Women, of course, are routinely robbed of equality, respect and status in multiple environments, especially but not exclusively the workplace. Various religions counsel our submission, longstanding networks of “good old boys” dismiss and block our concerns and ambitions, the “powers that be” discount and trivialize our reports of victimization.

Moreover, to an extent only now becoming clear, we are viewed by far too many men as prey–objects to be harassed or assaulted with impunity.

Those on the right are no less angry–they actually may be more enraged–but the reasons are very different. These are primarily White Christians (disproportionately but not exclusively male) who have a well-founded fear that they soon will be robbed of their cultural dominance and privilege. They are reacting with fury to culture change and the increasing claims to a place at the civic table by LGBTQ, black and brown people, and women.
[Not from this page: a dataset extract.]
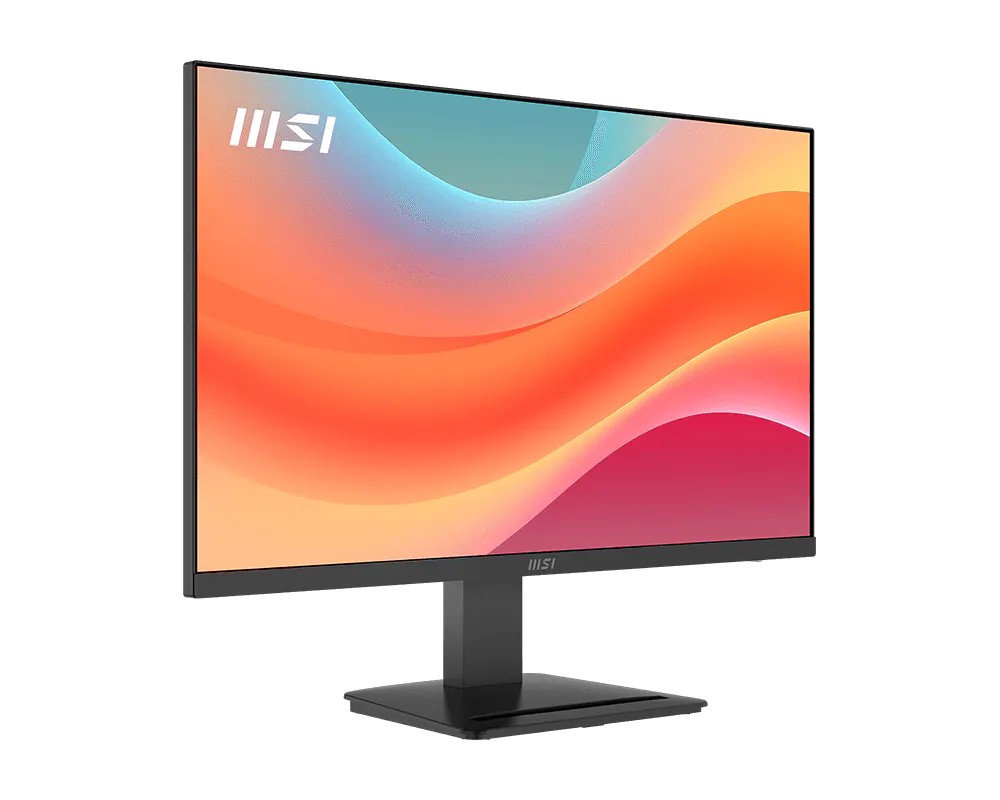 27.0” Монитор MSI PRO MP273Q E7/ QHD/ 1ms/ 75Hz — изображение 2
Robert Jones has documented their resentment and rage in his recent book, The End of White Christian America.

The Kavanaugh hearings poured gasoline on all of those fires.

It was all there: the “old boys” once again dismissing the experience of a credible and accomplished woman, while simply ignoring the thousands of women who called and wrote and confronted them. The petulant,  entitled (and embarrassing) behavior of a privileged white guy outraged by the very idea that he might be called to account. The incivility shown to Democratic committee members by Kavanaugh, Senator Grassley and committee Republicans.

The hearing reopened the wound over Merrick Garland (not least because of the striking contrast in the two men’s judicial demeanor), and it reminded Democrats that–thanks to gerrymandering and the Electoral College– Republicans control  Congress and the White House despite the fact that a significant majority of the citizens who cast ballots voted Democratic.

Pent-up fury over all of this– plus the daily outrages of the Trump Administration– is likely to erupt in ways we’ve not previously seen.

I don’t know what comes next, but I’m pretty sure it’s going to be very ugly.